Come tanti genitori, in questo periodo abbiamo più tempo ed energie per giocare coi figli e stiamo riscoprendo tanti giochi d’infanzia: Indovina Chi? e Forza 4 sono tornati a occupare le mie serate come tanti anni fa. E mi diverto ancora come allora! 
 
Quale stanza prediligi della tua casa in questo momento ? E perché ? 
 
Mia moglie mi ha “rubato” la mansarda che da sempre era il mio studio per concentrarmi e lavorare. Quindi ora sono padrone (si fa per dire) dell’open space del salotto con cucina a vista, c’è un bel piano scrivania che mi permette di tenere sotto controllo i bimbi mentre lavoro e loro giocano!
 
Riesci a lavorare da casa ? Bambini al seguito non deve essere facile ! 
 
Per fortuna i nonni abitano al piano di sotto e i bimbi giocano da loro un paio d’ore al mattino e altrettante al pomeriggio. E’ un grande aiuto a livello pratico e anche una fortuna farli crescere in un ambiente così caldo e famigliare. Per me, comunque, non è facile concentrare il mio lavoro in quelle 4-5 ore: telefonate, mail, riunioni a distanza. Anche per me l’ispirazione per creare contenuti non arriva sempre “a comando” o, al contrario, a volte capita di dover interrompere forzatamente la stesura di testi o progetti per rispettare gli orari della famiglia.
 
Cosa ti manca di più della vita di un mese fa?

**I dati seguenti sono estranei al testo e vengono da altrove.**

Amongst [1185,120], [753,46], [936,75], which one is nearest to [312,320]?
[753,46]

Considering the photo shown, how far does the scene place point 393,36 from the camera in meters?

La possibilità di abbinare la vita famigliare allo svago personale e alle soddisfazioni professionali. Pranzi e cene con gli amici, i viaggi a Ferrara dalla mamma e dagli amici d’infanzia, l’aria degli stadi di calcio, poter vivere e trasmettere le mie emozioni mentre racconto una partita. Di fronte alle sofferenze di intere famiglie e agli sforzi di medici, infermieri e volontari, però, sono tutti desideri ampiamente rimandabili. Sarà bello gustarseli solo quando tutto sarà finito e si potrà uscire in sicurezza.